Give the records again, starting with the line that contains "Focusing on (541,100), (125,16), which" and going on through the end, with "camera" renamed to "viewpoint" and everything else unchanged.

## Material shown:
◇ ◇ ◇ ◇ ◇

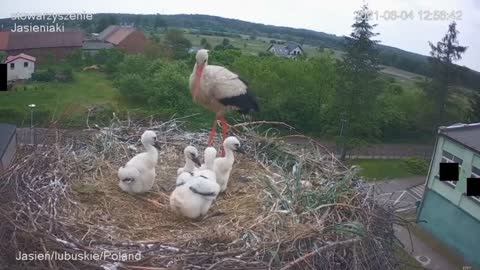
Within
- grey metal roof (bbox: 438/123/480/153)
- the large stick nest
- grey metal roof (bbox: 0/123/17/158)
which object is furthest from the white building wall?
grey metal roof (bbox: 438/123/480/153)

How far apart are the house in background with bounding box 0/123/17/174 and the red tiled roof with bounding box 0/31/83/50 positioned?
0.56m

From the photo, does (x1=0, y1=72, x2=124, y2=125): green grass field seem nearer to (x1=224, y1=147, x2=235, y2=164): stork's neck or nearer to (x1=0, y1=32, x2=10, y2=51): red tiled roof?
(x1=0, y1=32, x2=10, y2=51): red tiled roof

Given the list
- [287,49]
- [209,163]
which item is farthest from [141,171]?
[287,49]

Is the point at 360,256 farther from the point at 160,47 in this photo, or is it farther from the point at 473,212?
the point at 473,212

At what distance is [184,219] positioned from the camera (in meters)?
2.89

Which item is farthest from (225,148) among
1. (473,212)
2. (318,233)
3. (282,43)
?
(473,212)

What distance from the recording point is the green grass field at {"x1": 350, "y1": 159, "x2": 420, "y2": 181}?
6.51 m

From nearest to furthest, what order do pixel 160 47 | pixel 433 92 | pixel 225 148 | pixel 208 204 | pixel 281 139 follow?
pixel 208 204 < pixel 225 148 < pixel 281 139 < pixel 160 47 < pixel 433 92

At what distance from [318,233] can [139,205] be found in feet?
4.10

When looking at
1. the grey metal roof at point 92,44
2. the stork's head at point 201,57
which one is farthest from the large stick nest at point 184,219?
the stork's head at point 201,57

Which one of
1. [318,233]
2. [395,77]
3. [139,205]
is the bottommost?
[139,205]

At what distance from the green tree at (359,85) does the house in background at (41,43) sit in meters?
4.67

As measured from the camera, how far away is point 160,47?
484 centimetres

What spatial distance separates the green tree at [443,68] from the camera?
727 cm
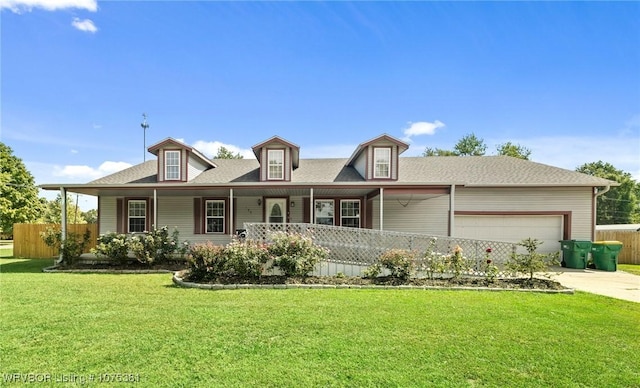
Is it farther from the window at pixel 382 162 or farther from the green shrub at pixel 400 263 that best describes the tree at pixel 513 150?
the green shrub at pixel 400 263

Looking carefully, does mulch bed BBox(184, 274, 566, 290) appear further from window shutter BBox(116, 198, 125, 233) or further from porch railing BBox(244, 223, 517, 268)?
window shutter BBox(116, 198, 125, 233)

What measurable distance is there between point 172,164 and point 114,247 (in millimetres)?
4290

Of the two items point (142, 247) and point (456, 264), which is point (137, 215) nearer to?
point (142, 247)

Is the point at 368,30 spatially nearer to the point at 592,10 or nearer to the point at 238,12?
the point at 238,12

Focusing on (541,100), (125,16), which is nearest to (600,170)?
(541,100)

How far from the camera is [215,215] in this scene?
46.9 feet

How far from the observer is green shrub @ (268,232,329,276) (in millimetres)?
8484

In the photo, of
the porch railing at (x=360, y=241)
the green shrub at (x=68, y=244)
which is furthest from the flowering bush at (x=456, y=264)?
the green shrub at (x=68, y=244)

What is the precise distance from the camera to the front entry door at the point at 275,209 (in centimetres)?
1428

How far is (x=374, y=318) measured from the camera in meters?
5.29

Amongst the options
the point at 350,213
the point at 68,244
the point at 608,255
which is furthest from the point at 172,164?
the point at 608,255

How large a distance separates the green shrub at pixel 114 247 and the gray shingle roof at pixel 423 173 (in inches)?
105

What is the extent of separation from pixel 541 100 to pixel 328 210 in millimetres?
10879

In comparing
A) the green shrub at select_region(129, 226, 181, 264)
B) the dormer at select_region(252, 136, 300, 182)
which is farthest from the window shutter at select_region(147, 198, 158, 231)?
the dormer at select_region(252, 136, 300, 182)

◇ ◇ ◇ ◇ ◇

## Solution to the problem:
Focusing on (541,100), (125,16), which is nearest to (600,170)?
(541,100)

How far from the viewpoint is [215,215] in this scene?
46.9 feet

How far from the observer is green shrub @ (268,232,329,276) (in millimetres)?
8484

In the photo, of
the porch railing at (x=360, y=241)
the green shrub at (x=68, y=244)
which is furthest from the flowering bush at (x=456, y=264)?
the green shrub at (x=68, y=244)

What is the precise distance from the viewpoint to the front entry door at the point at 275,209 (in centimetres)?
1428

How far is (x=374, y=318) measured from the viewpoint in meters?
5.29

Amongst the options
the point at 350,213
the point at 68,244
the point at 608,255
which is furthest from the point at 172,164?
the point at 608,255

How large a distance separates the green shrub at pixel 114 247 and the gray shingle roof at pixel 423 173 (in inches)?
105

What is the extent of separation from pixel 541 100 to pixel 328 210 in millimetres?
10879

In comparing
A) the green shrub at select_region(129, 226, 181, 264)
B) the dormer at select_region(252, 136, 300, 182)
which is farthest from the window shutter at select_region(147, 198, 158, 231)?
the dormer at select_region(252, 136, 300, 182)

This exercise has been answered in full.